### [THE TASKS]
1 > According to the given passage, how large is the disputed 6th item of the suit property?
2 > Turn the stored entries, from the line containing "Looking at point" through the end of the records, into a numbered list with blank lines omitted.

### [GIVEN PASSAGE]
>> Start
9. Continuing to argue, the learned counsel would further point out that the appellant is not concerned with the other items of the suit properties; that it is not a finding based on evidence and unless there are overwhelming documentary evidence to brand this property purchased by the appellant also as family property, the conclusions arrived at on the part of the lower Court is illogical and unacceptable that as against the documentary evidence, the oral evidence adduced on the part of the plaintiffs before the lower court is inadequate, improper and inconsistent and on such arguments the learned counsel would pray to allow the appeal setting aside the judgment and decree passed by the Court of Subordinate, Namakkal. 10. Inreply, the learned counsel for the respondents would submit that the existence of the joint family has not been disputed; that the plaintiffs are the part of the joint family is also not in dispute; that the defendants 1 and 2 have also obtained loan of Rs.2,000 from P.W.2; that the disputed item No.6 of the suit property had been purchased on 29.8.1974 under a registered sale deed; that on the same day the loan had been obtained from Marappa Gounder; that the date of sale of this property belonging to joint family was 29.1.1976; that this has been sold to Marappa Gounder; that they bought it in their own names whether they had sufficient income to purchase this property is not known; that the patta stood in the name of Sriranga Boyan and therefore it has been concluded that these properties have been purchased only from out of the income of the joint family properties and therefore, it is safe to conclude that 1976 sale deed is in favour of the joint family and would pray to dismiss the above appeal suit. 11.
11. Inconsideration of the facts and circumstances encircling the whole case and having regard to the materials placed on record and upon hearing the learned counsel what comes to be known is that this a suit for partition and separate possession of 11/27th shares of the plaintiffs in the suit properties wherein the suit properties are in 6 items; that it is the 6th item falling under S.No.162/2 in an extent of 3.14 acres, which is in dispute and the same has been sold in favour of the 3rd defendant under Ex.B-1, dated 16.5.1986 by Veerasamy and Sanjeevi, sons of Petha Boyan and very strong defence would be put forth on the part of the 3rd defendant to the suit, who purchased this property under Ex.B-1 to the effect that being the self acquired property of the vendors the same has been purchased by her under Ex.B-1 registered sale deed dated 29.8.1972 from Sriranga Boyan son of Sanjeevi Boyan for a valid consideration of Rs.6,000 and in the said sale deed there is no iota of evidence or proof that the properties covered under the sale deed had any characteristic that it was belonging to the joint family and hence the 3rd defendant would come forward to purchase the suit properties in an outright sale from the vendors who were the purchasers of the same under Ex.B-2 dated 29.8.1972. On the contrary this property has also been shown in the list of suit items in the description of property and in fact the defendants 1 and 2, who are the vendors of the 3rd defendant under Ex.B-1 sale deed, are the sons of the Petha Boyan and the plaintiffs 1 and 2 are the sons of the first defendant. The 3rd defendant is the grandmother of the plaintiffs and mother of defendants 1 and 2. Regarding 6th item of the suit property which is also belonging to the joint family, the plaintiffs would contend that the same has been sold by the defendants 1 and 2 in favour of the 3rd defendant, which is not binding on them and hence they would seek for partition and separate possession of the suit properties dividing the same by metes and bounds into 27 shares and to allot them 11 such divided shares. 12.
>> End
Stored entries:
>> Start
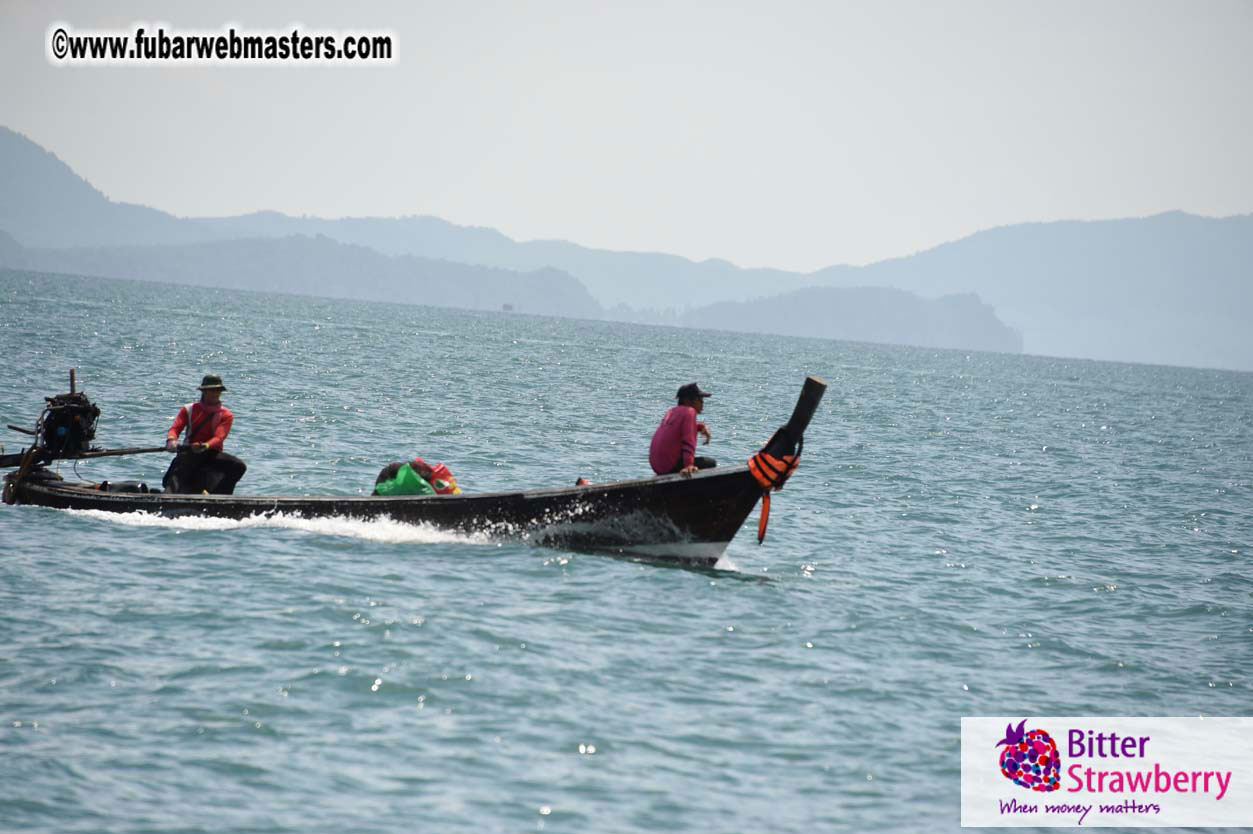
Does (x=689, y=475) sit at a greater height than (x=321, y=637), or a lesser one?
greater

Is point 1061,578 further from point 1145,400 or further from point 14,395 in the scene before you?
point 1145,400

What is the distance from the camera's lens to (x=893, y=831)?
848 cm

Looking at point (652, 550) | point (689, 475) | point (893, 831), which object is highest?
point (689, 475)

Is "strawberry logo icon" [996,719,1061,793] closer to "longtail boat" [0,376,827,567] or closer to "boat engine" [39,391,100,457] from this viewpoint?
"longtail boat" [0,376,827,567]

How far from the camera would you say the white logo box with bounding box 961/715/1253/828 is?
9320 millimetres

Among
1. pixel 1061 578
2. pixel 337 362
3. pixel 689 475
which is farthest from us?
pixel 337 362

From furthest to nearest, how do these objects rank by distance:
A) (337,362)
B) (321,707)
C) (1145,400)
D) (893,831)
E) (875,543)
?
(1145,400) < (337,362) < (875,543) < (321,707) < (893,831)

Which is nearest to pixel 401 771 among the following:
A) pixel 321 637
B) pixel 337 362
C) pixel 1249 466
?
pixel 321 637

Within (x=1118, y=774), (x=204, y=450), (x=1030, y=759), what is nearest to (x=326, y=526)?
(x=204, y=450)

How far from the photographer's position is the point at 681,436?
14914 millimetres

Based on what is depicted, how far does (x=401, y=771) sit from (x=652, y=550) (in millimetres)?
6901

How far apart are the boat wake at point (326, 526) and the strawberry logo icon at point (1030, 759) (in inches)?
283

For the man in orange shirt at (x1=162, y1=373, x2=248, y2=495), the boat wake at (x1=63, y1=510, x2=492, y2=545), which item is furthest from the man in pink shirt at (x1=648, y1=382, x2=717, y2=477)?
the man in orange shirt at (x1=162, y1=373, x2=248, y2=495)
>> End
### [ANSWERS PROVIDED]
1 > 3.14 acres

2 >
1. Looking at point (652, 550) | point (689, 475) | point (893, 831), which object is highest?
2. point (689, 475)
3. Is "strawberry logo icon" [996,719,1061,793] closer to "longtail boat" [0,376,827,567] or closer to "boat engine" [39,391,100,457] from this viewpoint?
4. "longtail boat" [0,376,827,567]
5. How far from the camera would you say the white logo box with bounding box 961/715/1253/828 is?
6. 9320 millimetres
7. Among
8. 1. pixel 1061 578
9. 2. pixel 337 362
10. 3. pixel 689 475
11. which is farthest from us?
12. pixel 337 362
13. From furthest to nearest, how do these objects rank by distance:
14. A) (337,362)
15. B) (321,707)
16. C) (1145,400)
17. D) (893,831)
18. E) (875,543)
19. ?
20. (1145,400) < (337,362) < (875,543) < (321,707) < (893,831)
21. Which is nearest to pixel 401 771 among the following:
22. A) pixel 321 637
23. B) pixel 337 362
24. C) pixel 1249 466
25. ?
26. pixel 321 637
27. Within (x=1118, y=774), (x=204, y=450), (x=1030, y=759), what is nearest to (x=326, y=526)?
28. (x=204, y=450)
29. How far from the photographer's position is the point at 681,436?
30. 14914 millimetres
31. Based on what is depicted, how far does (x=401, y=771) sit from (x=652, y=550) (in millimetres)?
32. 6901
33. How far apart are the boat wake at point (326, 526) and the strawberry logo icon at point (1030, 759) (in inches)?
34. 283
35. For the man in orange shirt at (x1=162, y1=373, x2=248, y2=495), the boat wake at (x1=63, y1=510, x2=492, y2=545), which item is furthest from the man in pink shirt at (x1=648, y1=382, x2=717, y2=477)?
36. the man in orange shirt at (x1=162, y1=373, x2=248, y2=495)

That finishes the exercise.